📼 DESIGNING AN ON-DEMAND STREAMING SERVICE ON AWS ☁️
Streaming services are surging in popularity. The reason for this is simple — people love to binge-watch their favourite shows. It’s the preferred method of viewing content due to speedier internet connections and an abundance of shows to watch has accelerated the decline of traditional cable viewership.
Understanding the system design & architecture of a real-time streaming service can be a frightening task. Fortunately, I am going to make it simpler by using thoughtful design. In this article, I am going to break down the architecture so that you can identify the most optimal way of architecting this solution. To build an architecture that is highly available, resilient and secure that can also ingest, store, process, and deliver video content on-demand, this solution uses the following AWS services in this diagram:
FEATURES
Upload & Search: The user should be able to upload a video file into a simple storage service(S3) and also upload the metadata(description, title and tags) to a database that can scale to millions of concurrent users with an unpredictable workload to search for a particular video and for that reason we will use a NoSQL offering and the most suitable service for this is ElasticSearch with support for Kibana Dashboard integration for optimized search.
Encoding: Videos should be converted to different quality formats such as 720p to 1080p or to 4K and vice versa whenever they are uploaded by a user. For this, we use Amazon Elemental Media Convert to automatically transcode videos uploaded to S3 into formats suitable for playback on a wide range of devices.
Parallel processing: When a video is uploaded to S3, it will trigger a Lambda function to start Step Functions and each of the video conversions will be executed in parallel.

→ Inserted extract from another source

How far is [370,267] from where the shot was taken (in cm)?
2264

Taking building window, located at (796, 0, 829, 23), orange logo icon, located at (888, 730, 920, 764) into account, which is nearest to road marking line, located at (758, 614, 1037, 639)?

Viewership: We do not want to serve the videos directly through S3 and if the primary location of our bucket is in West Virginia and someone wants to access the video from South Africa the user(s) will experience service degradation due to buffering. We can solve this challenge by using AWS’s CDN, CloudFront to deliver the videos closer to the viewers, formatted for playback on a wide range of devices. Encoded videos are stored in HLS format and it works by breaking down video files into smaller downloadable files and delivering them using the HTTP protocol to save on network bandwidth, deliver videos faster and ensure cost is minimized.
Censorship: Users can upload adult videos that may go against the community guidelines and we don’t need the video to be visible to the end-users. Amazon Rekognition will be used to analyze every frame of a video or image to identify and flag inappropriate content using Lambda and Step Functions.
DESIGN STRATEGIES
Resilient: S3 — Cross-region replication (CRR) allows you to replicate or copy your data in two different regions. Having your data in more than one region will help you prepare and handle data loss caused by unprecedented circumstances.
Security: We can approach security in two main ways; security of the data and access authorization as in who is allowed to access the data. Security of the data can further be divided into two, data in transit which is encrypted using SSL/TLS and data at rest is secured using KMS.
Cost optimization: Some of the videos that are not viral can be moved from the standard tier to the infrequent access tier and eventually pay less for this. You can set up intelligent tiering to automate this by setting a lifecycle policy based on the duration that is specified.
SUMMARY
In this article, we came up with a high-level architecture for a streaming service, defined security best practices as well as the database schema. In addition, we explored many important tradeoffs when the system is examined more closely. All solutions have flaws, our job is to evaluate each of them and pick the most efficient one that meets all the critical requirements.